Daniel Lee

Personal information
- Nationality: Sri Lankan
- Born: January 16, 1990 (age 36)
- Height: 190 cm (6 ft 3 in)
- Weight: 74 kg (163 lb)

Sport
- Sport: Swimming

Medal record
Representing Sri Lanka
South Asian Games
| Silver medal – second place | 2006 Colombo | 50 m freestyle |
| Silver medal – second place | 2006 Colombo | 100 m freestyle |
| Silver medal – second place | 2006 Colombo | 4x100 m medley relay |
| Bronze medal – third place | 2006 Colombo | 4x100 m freestyle relay |
| Bronze medal – third place | 2006 Colombo | 4x200 m freestyle relay |

= Daniel Lee (swimmer) =

Sri Lankan swimmer

Daniel Lee (born 16 January 1990) is a Sri Lankan swimmer.
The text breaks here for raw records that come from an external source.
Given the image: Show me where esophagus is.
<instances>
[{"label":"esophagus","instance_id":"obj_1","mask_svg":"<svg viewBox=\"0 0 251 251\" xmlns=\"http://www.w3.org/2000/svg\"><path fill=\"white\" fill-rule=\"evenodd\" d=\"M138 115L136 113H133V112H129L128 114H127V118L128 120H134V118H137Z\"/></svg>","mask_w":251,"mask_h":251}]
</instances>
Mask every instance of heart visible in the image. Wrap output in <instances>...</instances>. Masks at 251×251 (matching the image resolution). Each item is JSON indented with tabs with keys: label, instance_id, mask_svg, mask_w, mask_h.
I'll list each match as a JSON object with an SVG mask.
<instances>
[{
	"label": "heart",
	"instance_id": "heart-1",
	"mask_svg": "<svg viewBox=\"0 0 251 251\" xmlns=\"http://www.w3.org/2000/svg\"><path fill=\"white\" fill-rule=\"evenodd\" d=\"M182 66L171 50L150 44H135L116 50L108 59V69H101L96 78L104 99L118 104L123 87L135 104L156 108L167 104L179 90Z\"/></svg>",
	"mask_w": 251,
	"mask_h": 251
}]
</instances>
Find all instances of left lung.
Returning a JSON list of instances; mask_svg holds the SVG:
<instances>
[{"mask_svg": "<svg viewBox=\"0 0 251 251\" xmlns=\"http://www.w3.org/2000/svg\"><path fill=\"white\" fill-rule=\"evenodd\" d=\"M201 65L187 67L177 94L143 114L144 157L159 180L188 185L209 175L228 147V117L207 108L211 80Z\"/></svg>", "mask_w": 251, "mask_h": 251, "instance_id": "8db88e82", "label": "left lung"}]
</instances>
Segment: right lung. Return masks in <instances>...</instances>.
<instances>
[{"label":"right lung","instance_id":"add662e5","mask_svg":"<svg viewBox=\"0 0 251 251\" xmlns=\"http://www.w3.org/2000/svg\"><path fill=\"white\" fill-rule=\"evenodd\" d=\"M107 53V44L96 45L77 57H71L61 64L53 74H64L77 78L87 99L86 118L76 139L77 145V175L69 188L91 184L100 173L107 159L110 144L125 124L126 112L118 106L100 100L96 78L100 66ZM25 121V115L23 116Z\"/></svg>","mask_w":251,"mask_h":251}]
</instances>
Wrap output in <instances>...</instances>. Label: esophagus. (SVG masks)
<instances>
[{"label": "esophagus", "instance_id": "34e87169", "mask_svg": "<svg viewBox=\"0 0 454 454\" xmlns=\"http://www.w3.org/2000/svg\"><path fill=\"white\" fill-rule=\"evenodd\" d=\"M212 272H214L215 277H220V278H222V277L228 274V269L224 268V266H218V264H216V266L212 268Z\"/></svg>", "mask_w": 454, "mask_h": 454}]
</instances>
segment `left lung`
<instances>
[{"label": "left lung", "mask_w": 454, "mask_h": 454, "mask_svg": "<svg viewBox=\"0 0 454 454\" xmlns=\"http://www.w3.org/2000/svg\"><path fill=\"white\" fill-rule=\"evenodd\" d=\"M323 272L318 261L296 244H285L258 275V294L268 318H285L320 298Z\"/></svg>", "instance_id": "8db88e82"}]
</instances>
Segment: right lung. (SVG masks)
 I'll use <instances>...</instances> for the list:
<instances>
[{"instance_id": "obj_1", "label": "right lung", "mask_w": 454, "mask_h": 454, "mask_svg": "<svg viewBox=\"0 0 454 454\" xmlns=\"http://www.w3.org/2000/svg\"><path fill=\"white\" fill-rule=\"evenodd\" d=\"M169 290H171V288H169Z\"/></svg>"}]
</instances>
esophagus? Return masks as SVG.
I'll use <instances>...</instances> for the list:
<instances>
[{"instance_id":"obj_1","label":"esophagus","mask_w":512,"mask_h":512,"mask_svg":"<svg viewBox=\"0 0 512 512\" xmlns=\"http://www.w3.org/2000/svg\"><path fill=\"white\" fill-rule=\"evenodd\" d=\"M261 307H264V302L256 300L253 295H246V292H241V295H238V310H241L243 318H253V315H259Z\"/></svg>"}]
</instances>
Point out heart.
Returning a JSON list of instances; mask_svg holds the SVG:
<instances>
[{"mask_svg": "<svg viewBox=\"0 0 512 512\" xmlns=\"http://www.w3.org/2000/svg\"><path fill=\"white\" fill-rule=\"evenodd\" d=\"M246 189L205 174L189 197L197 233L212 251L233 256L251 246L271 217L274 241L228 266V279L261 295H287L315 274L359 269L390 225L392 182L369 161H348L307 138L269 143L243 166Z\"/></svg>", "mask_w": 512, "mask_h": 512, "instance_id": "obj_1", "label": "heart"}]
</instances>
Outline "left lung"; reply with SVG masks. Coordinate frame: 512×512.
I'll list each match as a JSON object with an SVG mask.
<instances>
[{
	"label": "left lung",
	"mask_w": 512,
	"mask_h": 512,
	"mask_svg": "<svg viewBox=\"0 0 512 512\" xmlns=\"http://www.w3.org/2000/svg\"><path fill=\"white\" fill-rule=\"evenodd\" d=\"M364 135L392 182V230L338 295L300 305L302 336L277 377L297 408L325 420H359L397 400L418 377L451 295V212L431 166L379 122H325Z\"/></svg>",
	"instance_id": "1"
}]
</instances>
He competed at the 2008 Summer Olympics.

==Career==
Lee was five medals at the 2006 South Asian Games that were held in Colombo, Sri Lanka. Lee silver medals in the 50m and 100m freestyle events, and the 4x100 metre medley relay. Lee also won bronze in the 4x100 and 4x200 metre freestyle relays.

In June 2008, Lee was selected to represent Sri Lanka at the 2008 Summer Olympics. The following year, Lee was named as the assistant coach of the Monash University Swimming Academy in Australia.